Door al het onheil dat we de laatste jaren van dichtbij of van iets verderaf op ons bordje kregen, lijkt het alsof we bijna constant verkeren in een tijd van inkeer en nadenken over de dingen waar we mee bezig zijn.
Heel wat ontsporingen kwamen daarbij aan het licht: de vaak al te grote werkdruk en het gebrek aan zingeving en zinvinding, het tekort aan respect voor wie werkt in de zorg en het onderwijs, de te ver doorgedreven individualisering, de onachtzame omgang met de natuur en het klimaat.
We hebben dus veel nagedacht de laatste jaren.
Er werden sombere voorspellingen gedaan, rigide voornemens gemaakt, ontsporingen links en rechts bijgestuurd. We wilden en moesten anders gaan leven, maar dat kreeg vaak een zure bijklank van inleveren van comfort, van ontsporende overheidsuitgaven, van verschraling van ons geluk. Het laat een vage smaak van as na in onze mond.
Terwijl het op Aswoensdag natuurlijk niet om de as gaat, maar om het vuur dat daaronder verscholen zit. Daar willen we ons aan warmen, dat willen we doorgeven.
Wat is het dat we echt willen behouden, verdedigen, beschermen of herstellen? Wat is het waar het allemaal om draait, wat we niet kunnen en niet willen missen voor ons leven en voor de toekomst van de wereld?

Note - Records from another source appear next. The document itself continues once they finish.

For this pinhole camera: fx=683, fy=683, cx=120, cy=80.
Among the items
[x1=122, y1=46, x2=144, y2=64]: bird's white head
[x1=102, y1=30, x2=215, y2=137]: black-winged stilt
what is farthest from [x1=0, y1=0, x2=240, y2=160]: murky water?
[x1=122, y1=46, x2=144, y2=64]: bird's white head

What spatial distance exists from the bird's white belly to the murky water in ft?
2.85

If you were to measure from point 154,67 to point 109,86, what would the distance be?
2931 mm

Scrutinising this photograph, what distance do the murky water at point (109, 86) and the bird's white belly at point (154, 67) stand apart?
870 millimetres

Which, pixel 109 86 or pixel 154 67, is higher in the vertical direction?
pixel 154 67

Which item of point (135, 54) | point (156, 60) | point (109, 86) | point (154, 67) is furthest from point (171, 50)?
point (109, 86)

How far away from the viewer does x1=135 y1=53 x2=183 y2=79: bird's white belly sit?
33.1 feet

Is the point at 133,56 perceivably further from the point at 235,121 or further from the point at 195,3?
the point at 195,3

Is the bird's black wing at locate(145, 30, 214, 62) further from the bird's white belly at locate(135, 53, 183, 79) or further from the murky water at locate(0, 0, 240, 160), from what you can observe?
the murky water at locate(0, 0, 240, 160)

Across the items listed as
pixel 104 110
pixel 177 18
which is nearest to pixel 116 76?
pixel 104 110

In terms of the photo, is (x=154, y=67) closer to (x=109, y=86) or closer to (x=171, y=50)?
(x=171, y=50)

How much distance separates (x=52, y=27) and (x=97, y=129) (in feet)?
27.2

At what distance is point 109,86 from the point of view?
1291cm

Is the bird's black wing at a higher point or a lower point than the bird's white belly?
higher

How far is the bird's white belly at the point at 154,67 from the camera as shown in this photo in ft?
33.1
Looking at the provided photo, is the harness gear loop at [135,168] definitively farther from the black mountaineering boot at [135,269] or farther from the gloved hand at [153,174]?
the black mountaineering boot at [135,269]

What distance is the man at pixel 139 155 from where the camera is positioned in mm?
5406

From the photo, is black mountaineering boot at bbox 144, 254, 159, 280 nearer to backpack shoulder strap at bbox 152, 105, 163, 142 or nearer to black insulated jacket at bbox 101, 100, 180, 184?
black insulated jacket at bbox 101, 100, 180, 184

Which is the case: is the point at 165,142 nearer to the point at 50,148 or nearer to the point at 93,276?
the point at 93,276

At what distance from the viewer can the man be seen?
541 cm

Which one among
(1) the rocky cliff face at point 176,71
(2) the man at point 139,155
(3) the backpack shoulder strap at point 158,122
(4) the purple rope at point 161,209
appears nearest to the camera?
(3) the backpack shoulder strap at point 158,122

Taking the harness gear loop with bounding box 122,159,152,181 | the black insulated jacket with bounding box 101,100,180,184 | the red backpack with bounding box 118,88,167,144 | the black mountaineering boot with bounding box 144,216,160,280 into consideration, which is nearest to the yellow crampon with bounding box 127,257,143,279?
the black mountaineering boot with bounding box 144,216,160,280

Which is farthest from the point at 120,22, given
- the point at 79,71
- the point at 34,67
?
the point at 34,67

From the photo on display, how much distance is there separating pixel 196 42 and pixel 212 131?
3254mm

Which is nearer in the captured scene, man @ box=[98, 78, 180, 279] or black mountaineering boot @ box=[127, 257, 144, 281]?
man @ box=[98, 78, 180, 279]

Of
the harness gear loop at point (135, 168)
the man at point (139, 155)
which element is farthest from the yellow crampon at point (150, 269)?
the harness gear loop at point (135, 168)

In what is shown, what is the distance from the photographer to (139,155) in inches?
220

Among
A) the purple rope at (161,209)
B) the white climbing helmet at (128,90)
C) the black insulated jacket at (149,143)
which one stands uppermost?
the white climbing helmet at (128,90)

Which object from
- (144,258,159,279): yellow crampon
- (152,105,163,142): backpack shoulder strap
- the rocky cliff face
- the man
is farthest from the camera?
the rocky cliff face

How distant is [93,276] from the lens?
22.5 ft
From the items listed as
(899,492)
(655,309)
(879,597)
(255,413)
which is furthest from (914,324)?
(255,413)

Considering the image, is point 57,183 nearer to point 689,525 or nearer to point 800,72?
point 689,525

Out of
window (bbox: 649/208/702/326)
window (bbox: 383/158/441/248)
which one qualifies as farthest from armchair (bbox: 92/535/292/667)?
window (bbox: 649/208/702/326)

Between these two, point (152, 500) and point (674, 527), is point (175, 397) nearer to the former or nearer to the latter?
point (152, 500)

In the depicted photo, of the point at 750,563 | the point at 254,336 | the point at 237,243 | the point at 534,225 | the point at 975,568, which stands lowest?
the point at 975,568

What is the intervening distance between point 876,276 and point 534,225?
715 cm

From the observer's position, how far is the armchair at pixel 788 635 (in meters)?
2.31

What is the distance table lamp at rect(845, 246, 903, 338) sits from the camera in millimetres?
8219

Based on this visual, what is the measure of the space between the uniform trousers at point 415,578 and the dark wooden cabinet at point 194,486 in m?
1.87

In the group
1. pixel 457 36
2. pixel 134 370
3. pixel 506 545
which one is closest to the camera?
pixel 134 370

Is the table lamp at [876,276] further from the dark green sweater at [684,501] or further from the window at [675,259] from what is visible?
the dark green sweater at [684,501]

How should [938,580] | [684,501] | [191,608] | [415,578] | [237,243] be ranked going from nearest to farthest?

De zachte kracht onder het geweld. De kracht van vriendelijkheid en samen sterk.
De kracht van verder kijken dan het eigen belang en van zorgen voor wie na ons komt.
De kracht om onder ogen te zien wie we zijn: mensen. Niet meer en niet minder. Geschapen naar Gods beeld en gelijkenis, en daarheen levenslang op weg.
Het is nog lang tot Pasen. Misschien kunnen we met zijn allen elke dag iets doen, dat ons dichter bij onze bestemming brengt. Iets dat ons meer mens maakt en dus meer beeld van God.
Iets minder roofdier en iets meer engel.
Het valt te proberen. Veertig dagen lang.